401 In the twenty-fifth year of our exile, at the beginning of the year on the tenth of the month - it was the fourteenth year after the city fell - God touched me and brought me here. 2 He brought me in divine vision to the land of Israel and set me down on a high mountain. To the south there were buildings that looked like a city. 3 He took me there and I met a man deeply tanned, like bronze. He stood at the entrance holding a linen cord and a measuring stick. 4 The man said to me, "Son of man, look and listen carefully. Pay close attention to everything I'm going to show you. That's why you've been brought here. And then tell Israel everything you see."
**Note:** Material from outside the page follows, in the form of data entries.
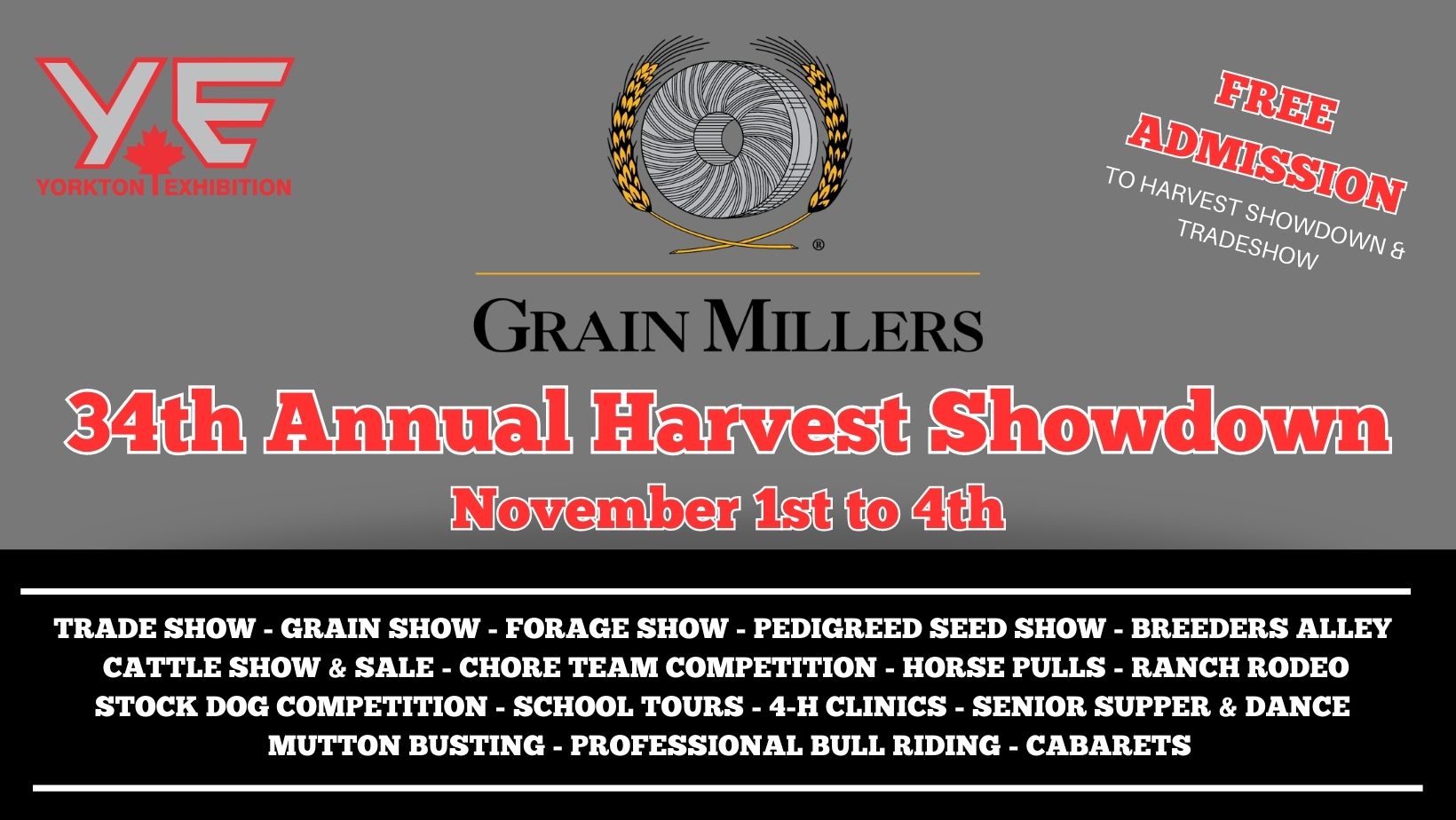 YE
YORKTON EXHIBITION

®

GRAIN MILLERS

FREE ADMISSION
TO HARVEST SHOWDOWN & TRADESHOW

34th Annual Harvest Showdown
November 1st to 4th

TRADE SHOW - GRAIN SHOW - FORAGE SHOW - PEDIGREED SEED SHOW - BREEDERS ALLEY
CATTLE SHOW & SALE - CHORE TEAM COMPETITION - HORSE PULLS - RANCH RODEO
STOCK DOG COMPETITION - SCHOOL TOURS - 4-H CLINICS - SENIOR SUPPER & DANCE
MUTTON BUSTING - PROFESSIONAL BULL RIDING - CABARETS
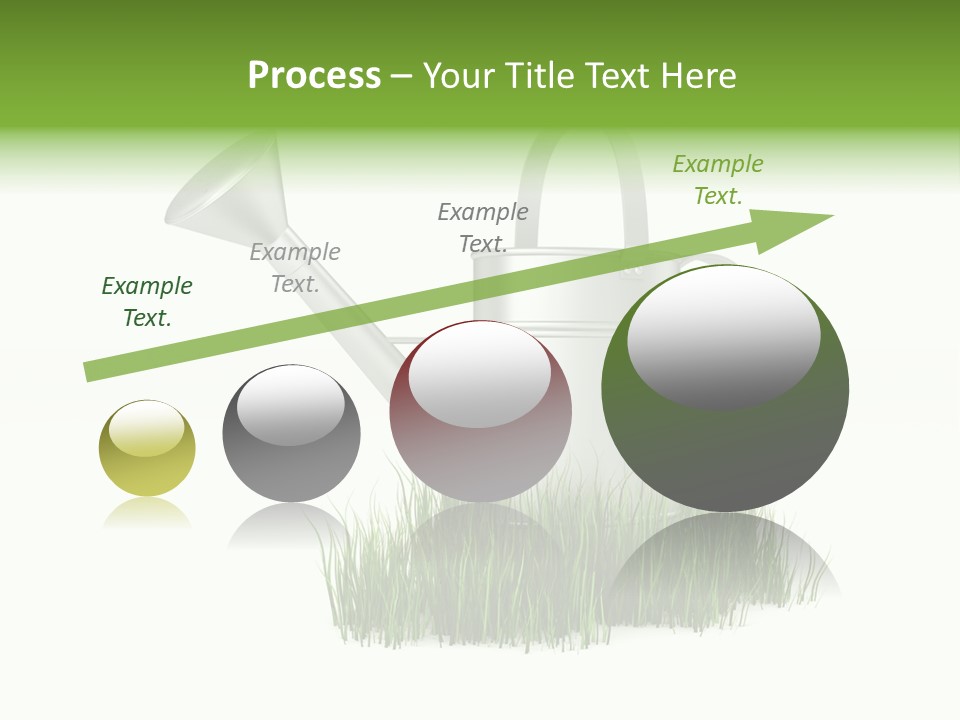 Process – Your Title Text Here

Example Text.

Example Text.

Example Text.

Example Text.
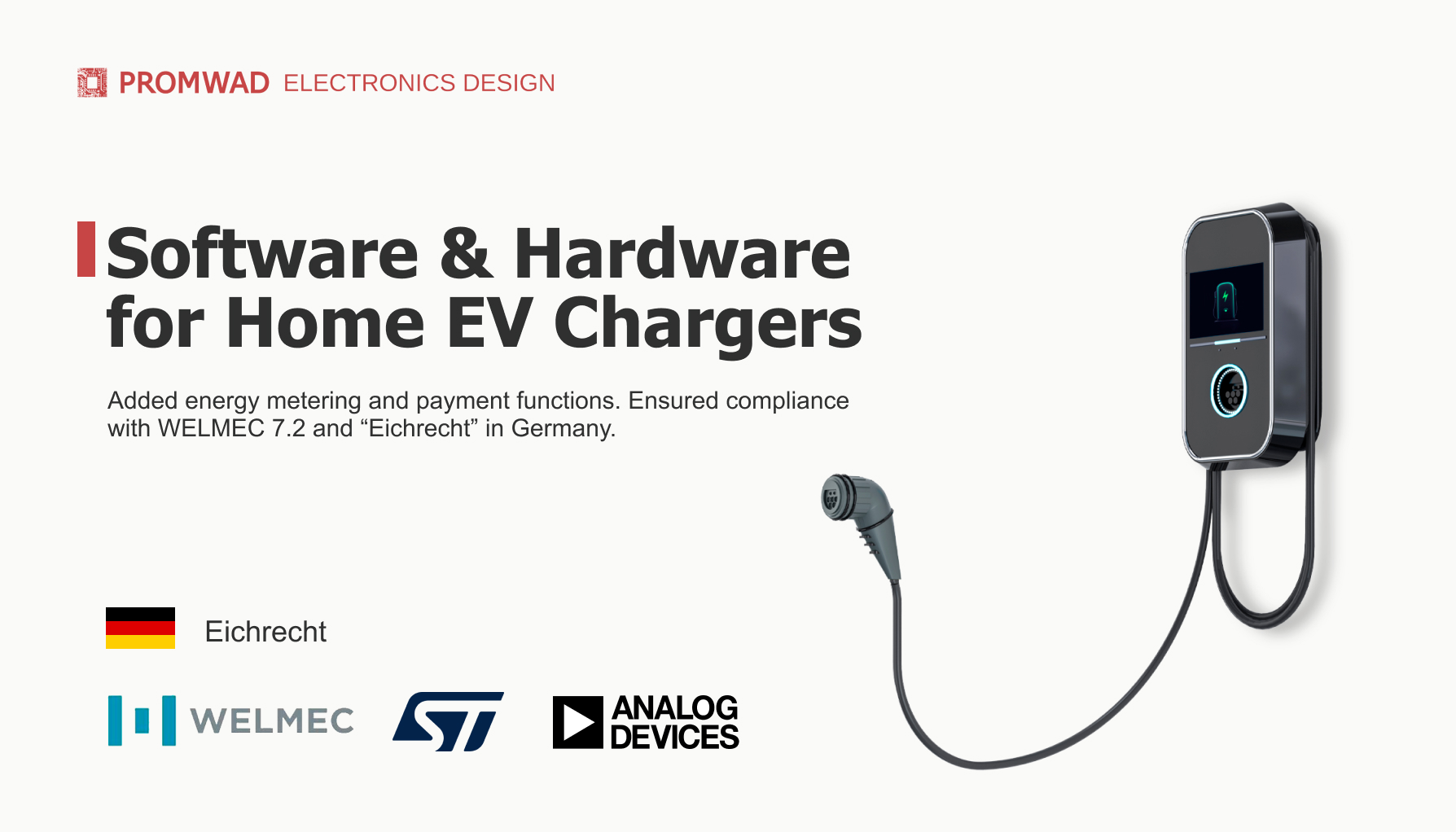 PROMWAD ELECTRONICS DESIGN

Software & Hardware for Home EV Chargers

Added energy metering and payment functions. Ensured compliance with WELMEC 7.2 and “Eichrecht” in Germany.

Eichrecht

WELMEC

ST

ANALOG DEVICES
Matthew Henry's Commentary on Ezekiel 40:1-4
Chapter Contents
The Vision of the Temple.
Here is a vision, beginning at ch. 40, and continued to the end of the book, ch. 48, which is justly looked upon to be one of the most difficult portions in all the book of God. When we despair to be satisfied as to any difficulty we meet with, let us bless God that our salvation does not depend upon it, but that things necessary are plain enough; and let us wait till God shall reveal even this unto us. This chapter describes two outward courts of the temple. Whether the personage here mentioned was the Son of God, or a created angel, is not clear. But Christ is both our Altar and our Sacrifice, to whom we must look with faith in all approaches to God; and he is Salvation in the midst of the earth, Psalm 74:12, to be looked unto from all quarters.